DATASET |

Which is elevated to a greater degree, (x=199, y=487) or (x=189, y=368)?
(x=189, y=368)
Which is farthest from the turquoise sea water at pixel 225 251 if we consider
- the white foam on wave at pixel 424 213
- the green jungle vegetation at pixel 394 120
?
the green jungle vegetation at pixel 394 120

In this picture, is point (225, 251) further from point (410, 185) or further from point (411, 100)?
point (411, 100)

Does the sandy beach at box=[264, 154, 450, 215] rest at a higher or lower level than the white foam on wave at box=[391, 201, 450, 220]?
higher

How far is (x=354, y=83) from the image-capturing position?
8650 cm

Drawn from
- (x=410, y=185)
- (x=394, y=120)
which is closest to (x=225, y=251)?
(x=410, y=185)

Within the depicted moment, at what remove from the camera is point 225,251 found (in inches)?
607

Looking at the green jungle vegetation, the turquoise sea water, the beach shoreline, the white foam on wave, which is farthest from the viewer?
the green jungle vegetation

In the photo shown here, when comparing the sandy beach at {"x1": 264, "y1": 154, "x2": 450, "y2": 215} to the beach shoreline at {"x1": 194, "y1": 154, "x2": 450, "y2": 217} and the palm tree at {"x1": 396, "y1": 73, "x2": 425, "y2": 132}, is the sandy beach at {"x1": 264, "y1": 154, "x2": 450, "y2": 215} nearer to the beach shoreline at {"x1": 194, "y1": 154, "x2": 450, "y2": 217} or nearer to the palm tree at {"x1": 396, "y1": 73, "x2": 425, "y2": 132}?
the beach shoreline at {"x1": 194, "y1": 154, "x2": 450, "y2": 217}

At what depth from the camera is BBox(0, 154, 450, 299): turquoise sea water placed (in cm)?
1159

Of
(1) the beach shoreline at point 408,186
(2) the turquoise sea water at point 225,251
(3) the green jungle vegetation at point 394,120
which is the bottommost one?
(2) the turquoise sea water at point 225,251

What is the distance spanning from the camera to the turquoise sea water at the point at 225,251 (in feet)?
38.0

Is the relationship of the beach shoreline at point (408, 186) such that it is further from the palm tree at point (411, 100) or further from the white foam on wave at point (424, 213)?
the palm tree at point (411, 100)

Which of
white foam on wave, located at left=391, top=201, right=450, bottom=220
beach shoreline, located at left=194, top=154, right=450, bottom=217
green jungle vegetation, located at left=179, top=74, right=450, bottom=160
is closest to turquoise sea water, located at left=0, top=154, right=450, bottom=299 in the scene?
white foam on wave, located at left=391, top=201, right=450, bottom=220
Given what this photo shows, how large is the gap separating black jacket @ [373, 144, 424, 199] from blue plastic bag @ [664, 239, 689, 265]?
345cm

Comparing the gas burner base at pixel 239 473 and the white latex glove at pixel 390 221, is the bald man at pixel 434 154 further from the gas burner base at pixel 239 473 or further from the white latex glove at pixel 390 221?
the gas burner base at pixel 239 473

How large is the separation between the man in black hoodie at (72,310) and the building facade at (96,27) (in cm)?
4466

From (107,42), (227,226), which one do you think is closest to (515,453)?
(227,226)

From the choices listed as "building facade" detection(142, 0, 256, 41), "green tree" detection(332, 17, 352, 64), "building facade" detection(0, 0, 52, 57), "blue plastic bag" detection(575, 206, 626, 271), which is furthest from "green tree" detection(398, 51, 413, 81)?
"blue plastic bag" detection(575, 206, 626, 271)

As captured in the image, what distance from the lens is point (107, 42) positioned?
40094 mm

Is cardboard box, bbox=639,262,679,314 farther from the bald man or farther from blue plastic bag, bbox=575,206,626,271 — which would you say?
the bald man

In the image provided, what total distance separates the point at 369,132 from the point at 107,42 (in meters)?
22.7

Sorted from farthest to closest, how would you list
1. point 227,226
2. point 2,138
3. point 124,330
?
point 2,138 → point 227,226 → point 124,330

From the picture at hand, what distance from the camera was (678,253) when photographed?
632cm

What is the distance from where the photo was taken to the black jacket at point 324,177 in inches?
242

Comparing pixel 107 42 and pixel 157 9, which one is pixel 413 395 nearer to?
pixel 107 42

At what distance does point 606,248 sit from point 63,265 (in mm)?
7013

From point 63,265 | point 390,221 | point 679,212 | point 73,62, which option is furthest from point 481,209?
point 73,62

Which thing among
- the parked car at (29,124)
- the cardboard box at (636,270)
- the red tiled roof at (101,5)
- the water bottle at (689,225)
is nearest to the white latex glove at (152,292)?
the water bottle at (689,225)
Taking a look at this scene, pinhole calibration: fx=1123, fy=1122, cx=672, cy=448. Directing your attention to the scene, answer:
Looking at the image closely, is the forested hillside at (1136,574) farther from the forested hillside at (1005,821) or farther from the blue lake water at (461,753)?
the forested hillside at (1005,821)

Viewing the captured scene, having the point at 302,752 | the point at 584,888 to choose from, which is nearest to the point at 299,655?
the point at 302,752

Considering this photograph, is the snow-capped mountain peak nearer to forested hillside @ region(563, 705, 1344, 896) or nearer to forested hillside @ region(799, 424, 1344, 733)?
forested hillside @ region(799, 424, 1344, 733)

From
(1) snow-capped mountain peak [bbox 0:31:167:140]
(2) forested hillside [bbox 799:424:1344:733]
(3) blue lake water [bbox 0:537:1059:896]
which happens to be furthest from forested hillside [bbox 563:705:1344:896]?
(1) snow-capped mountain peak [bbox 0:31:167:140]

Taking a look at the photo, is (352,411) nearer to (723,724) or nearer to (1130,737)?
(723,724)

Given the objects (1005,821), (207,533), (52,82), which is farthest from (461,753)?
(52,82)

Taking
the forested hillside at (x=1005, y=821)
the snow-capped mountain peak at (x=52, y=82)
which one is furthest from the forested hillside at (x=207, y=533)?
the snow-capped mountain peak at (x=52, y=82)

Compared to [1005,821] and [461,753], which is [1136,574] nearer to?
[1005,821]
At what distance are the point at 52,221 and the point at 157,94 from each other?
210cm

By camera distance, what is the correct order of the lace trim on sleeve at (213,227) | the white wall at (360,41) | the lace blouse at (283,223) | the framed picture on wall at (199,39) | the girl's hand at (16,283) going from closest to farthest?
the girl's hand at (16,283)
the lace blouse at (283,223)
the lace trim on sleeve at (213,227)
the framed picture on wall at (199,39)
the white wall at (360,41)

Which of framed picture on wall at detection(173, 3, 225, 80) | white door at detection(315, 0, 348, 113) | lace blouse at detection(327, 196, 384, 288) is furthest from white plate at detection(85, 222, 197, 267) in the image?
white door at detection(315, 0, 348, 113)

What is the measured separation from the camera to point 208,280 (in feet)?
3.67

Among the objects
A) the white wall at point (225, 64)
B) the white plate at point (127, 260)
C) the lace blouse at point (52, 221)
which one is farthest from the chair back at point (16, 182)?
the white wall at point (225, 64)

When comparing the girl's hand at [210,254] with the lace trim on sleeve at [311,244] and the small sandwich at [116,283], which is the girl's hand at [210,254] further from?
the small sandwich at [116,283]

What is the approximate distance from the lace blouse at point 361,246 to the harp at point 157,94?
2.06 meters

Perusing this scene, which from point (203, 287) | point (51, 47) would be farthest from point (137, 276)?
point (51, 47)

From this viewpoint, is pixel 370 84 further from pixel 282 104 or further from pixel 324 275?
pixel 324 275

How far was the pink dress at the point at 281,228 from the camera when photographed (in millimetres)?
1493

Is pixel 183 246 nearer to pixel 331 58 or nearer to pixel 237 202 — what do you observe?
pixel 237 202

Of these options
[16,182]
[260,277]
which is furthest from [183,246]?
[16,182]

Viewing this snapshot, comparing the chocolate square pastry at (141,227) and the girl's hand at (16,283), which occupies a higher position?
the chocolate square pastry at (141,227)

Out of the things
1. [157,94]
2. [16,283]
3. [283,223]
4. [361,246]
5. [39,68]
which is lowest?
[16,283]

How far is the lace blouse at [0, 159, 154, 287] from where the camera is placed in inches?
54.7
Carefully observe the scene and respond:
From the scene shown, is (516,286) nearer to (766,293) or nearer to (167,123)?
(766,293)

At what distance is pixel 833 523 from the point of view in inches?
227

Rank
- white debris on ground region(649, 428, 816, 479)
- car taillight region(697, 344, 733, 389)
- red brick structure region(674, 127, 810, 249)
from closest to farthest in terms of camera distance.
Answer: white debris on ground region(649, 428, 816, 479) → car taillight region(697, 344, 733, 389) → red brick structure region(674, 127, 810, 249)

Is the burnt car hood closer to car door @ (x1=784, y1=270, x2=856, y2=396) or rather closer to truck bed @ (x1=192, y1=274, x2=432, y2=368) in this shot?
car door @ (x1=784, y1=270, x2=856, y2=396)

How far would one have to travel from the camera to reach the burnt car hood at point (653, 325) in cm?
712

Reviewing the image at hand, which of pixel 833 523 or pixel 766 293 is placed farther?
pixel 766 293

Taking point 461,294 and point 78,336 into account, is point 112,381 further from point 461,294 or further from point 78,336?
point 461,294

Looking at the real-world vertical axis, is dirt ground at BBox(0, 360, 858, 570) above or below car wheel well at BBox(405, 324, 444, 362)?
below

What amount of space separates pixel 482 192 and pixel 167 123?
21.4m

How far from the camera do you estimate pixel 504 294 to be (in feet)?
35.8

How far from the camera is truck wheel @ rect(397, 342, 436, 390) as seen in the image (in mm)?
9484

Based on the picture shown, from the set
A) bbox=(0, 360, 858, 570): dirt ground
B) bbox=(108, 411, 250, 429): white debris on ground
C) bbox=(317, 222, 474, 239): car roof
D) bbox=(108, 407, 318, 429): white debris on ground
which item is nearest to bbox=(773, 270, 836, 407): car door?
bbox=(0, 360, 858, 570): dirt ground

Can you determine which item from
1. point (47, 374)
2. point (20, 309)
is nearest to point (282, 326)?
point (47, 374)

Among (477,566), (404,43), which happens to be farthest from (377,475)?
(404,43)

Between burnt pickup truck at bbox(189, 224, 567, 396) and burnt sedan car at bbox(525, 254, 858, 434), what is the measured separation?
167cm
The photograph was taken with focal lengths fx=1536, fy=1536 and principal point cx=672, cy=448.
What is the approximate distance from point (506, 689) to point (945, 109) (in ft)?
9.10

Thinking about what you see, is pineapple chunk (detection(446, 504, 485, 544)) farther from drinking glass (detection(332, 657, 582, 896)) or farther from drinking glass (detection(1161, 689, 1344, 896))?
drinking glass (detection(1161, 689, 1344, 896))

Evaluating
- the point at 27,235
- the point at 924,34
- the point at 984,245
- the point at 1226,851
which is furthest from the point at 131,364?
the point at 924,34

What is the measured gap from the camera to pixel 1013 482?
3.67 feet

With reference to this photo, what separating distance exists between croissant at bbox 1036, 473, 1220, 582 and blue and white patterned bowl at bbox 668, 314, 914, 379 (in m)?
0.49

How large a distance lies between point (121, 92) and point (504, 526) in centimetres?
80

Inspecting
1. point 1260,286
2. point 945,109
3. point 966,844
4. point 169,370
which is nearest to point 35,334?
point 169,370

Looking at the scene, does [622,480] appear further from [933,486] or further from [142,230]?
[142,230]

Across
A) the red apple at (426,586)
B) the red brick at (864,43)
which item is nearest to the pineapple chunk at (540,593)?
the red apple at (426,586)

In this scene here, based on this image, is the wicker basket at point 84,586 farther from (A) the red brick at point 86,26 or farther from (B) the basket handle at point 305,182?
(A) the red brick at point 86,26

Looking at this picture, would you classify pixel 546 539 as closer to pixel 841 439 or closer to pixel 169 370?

WORK TO COMPLETE | Output the records from the line containing "In this scene" through the end as a JSON list of strings, one string per line, leaving out blank lines.

FINAL ANSWER |
[
  "In this scene here, based on this image, is the wicker basket at point 84,586 farther from (A) the red brick at point 86,26 or farther from (B) the basket handle at point 305,182?",
  "(A) the red brick at point 86,26",
  "Looking at this picture, would you classify pixel 546 539 as closer to pixel 841 439 or closer to pixel 169 370?"
]